Christian Lacroix a pris soin d’envelopper cette précieuse collection d’un écrin intime et chaleureux constitué de ses propres créations. Il a dessiné la moquette à gros motifs orientaux qui orne le sol. La frise couleur or sublimée d’arabesques noires, les néons multicolores et les grands coffres de bois dans lesquels sont présentés les trousseaux de la jeune mariée ont été spécialement créés par le couturier.

La création traditionnelle orientale ayant disparu avec l’occidentalisation et l’islamisation, la commissaire de l’exposition Hana Chidiac ne voulait pas faire une exposition nostalgique. « Celle-ci ne doit pas être une simple “promenade ethnographique” offrant un panorama de costumes riches et inédits, explique-t-elle. Elle doit surtout être un hommage aux femmes orientales. » Le nom de Lacroix en tant qu’associé lui est venu naturellement. Depuis que sa maison de couture est en cessation d’activité, il se consacre à la création de scénographies d’exposition et de costumes de scène pour l’opéra.
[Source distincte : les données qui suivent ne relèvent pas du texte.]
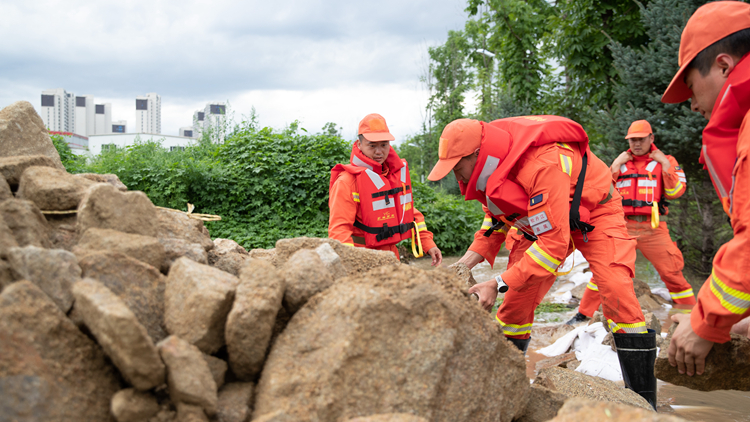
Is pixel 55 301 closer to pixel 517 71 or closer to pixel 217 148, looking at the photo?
pixel 217 148

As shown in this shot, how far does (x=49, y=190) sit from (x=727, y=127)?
126 inches

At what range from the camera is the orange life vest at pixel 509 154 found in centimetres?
321

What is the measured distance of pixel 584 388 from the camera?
2992 millimetres

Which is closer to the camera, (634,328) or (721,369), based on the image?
(721,369)

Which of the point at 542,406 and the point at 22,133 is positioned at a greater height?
the point at 22,133

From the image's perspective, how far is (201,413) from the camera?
5.55 ft

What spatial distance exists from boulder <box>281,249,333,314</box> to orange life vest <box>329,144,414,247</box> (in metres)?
2.15

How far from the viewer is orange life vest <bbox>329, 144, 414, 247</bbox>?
4328 millimetres

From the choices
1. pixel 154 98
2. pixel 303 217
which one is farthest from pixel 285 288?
pixel 154 98

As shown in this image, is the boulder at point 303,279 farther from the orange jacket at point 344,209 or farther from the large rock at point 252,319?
the orange jacket at point 344,209

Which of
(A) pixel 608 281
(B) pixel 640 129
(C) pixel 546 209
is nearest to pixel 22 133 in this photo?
(C) pixel 546 209

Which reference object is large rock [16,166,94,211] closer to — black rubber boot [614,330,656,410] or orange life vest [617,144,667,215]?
black rubber boot [614,330,656,410]

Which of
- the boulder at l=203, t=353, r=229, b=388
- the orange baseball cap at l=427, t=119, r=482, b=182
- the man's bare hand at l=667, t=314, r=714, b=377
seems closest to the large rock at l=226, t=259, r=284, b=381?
the boulder at l=203, t=353, r=229, b=388

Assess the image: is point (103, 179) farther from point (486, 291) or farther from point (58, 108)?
point (58, 108)
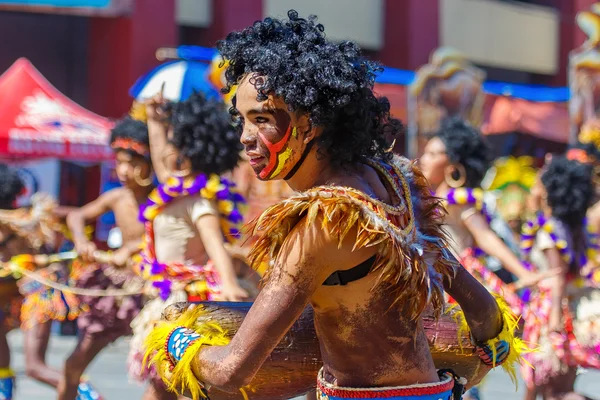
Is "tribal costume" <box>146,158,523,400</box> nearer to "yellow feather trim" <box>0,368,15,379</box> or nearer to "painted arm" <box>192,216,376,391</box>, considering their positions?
"painted arm" <box>192,216,376,391</box>

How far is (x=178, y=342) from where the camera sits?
115 inches

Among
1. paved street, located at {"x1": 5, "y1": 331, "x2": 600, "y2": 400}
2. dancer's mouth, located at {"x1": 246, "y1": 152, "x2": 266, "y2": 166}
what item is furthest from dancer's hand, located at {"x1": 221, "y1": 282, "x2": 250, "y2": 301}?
paved street, located at {"x1": 5, "y1": 331, "x2": 600, "y2": 400}

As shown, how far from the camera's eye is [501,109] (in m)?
17.9

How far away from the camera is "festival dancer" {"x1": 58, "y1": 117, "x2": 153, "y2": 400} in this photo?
6148 mm

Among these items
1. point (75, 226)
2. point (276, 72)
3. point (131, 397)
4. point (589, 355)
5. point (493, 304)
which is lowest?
point (131, 397)

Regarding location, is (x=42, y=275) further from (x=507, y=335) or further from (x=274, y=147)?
(x=274, y=147)

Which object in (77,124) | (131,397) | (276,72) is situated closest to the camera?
(276,72)

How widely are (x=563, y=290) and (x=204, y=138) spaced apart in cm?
245

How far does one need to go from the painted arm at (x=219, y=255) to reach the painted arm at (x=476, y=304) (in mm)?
1735

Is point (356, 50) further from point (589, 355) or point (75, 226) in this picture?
point (75, 226)

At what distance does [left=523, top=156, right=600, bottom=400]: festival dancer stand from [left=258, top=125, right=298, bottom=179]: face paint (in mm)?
3290

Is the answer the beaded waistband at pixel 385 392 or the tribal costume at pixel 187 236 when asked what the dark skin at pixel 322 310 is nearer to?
the beaded waistband at pixel 385 392

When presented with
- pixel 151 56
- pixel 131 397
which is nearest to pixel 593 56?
pixel 151 56

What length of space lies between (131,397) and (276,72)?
19.8 feet
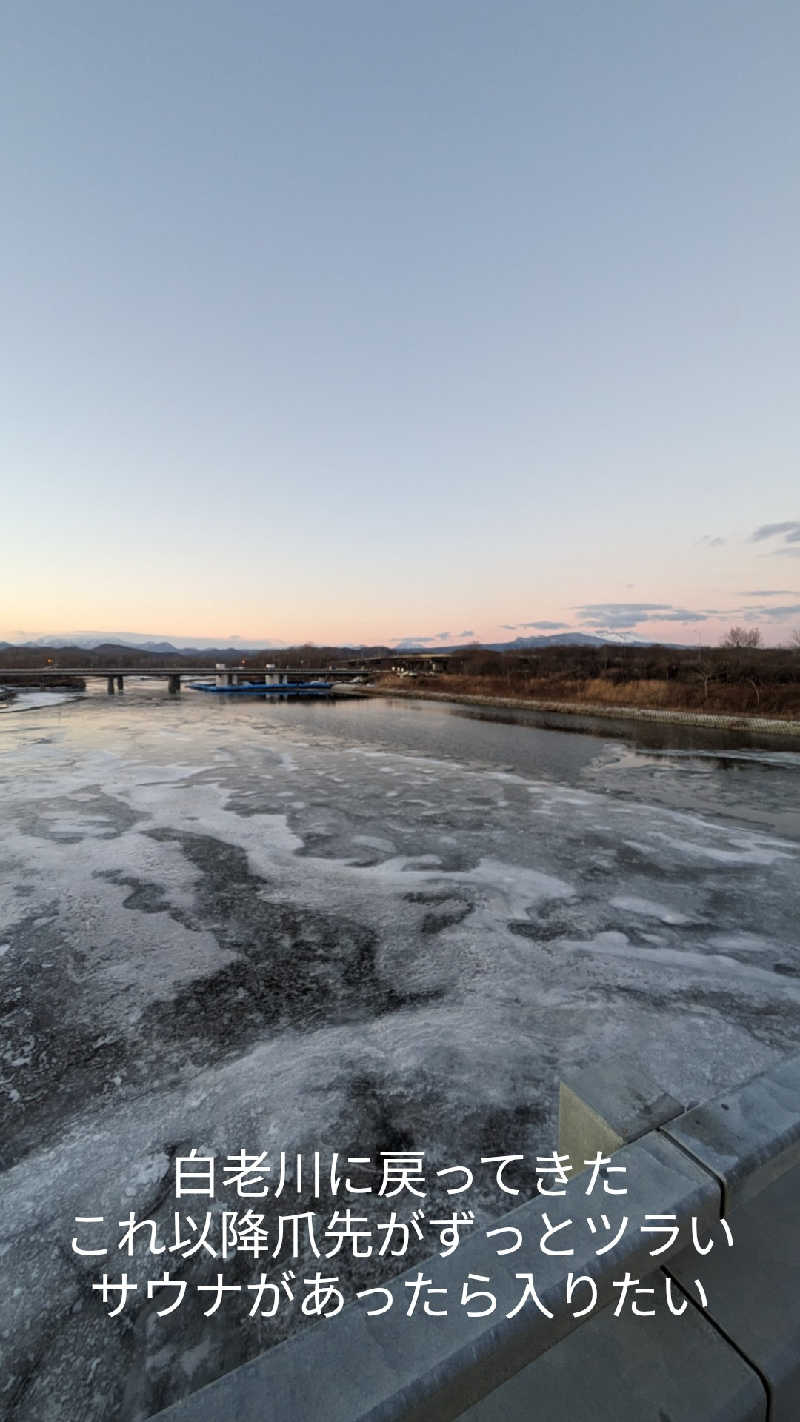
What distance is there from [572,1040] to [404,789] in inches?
334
La commissaire a fait une sélection très large de robes, sur laquelle Lacroix est venu apporter son regard d’esthète. « Ce sont des “robes écrites” qui racontent une terre d’origine, un milieu social ou religieux, un art de vivre, une manière d’être », affirme-t-il à propos de ces costumes, ultimes témoins d’un art vestimentaire ancestral.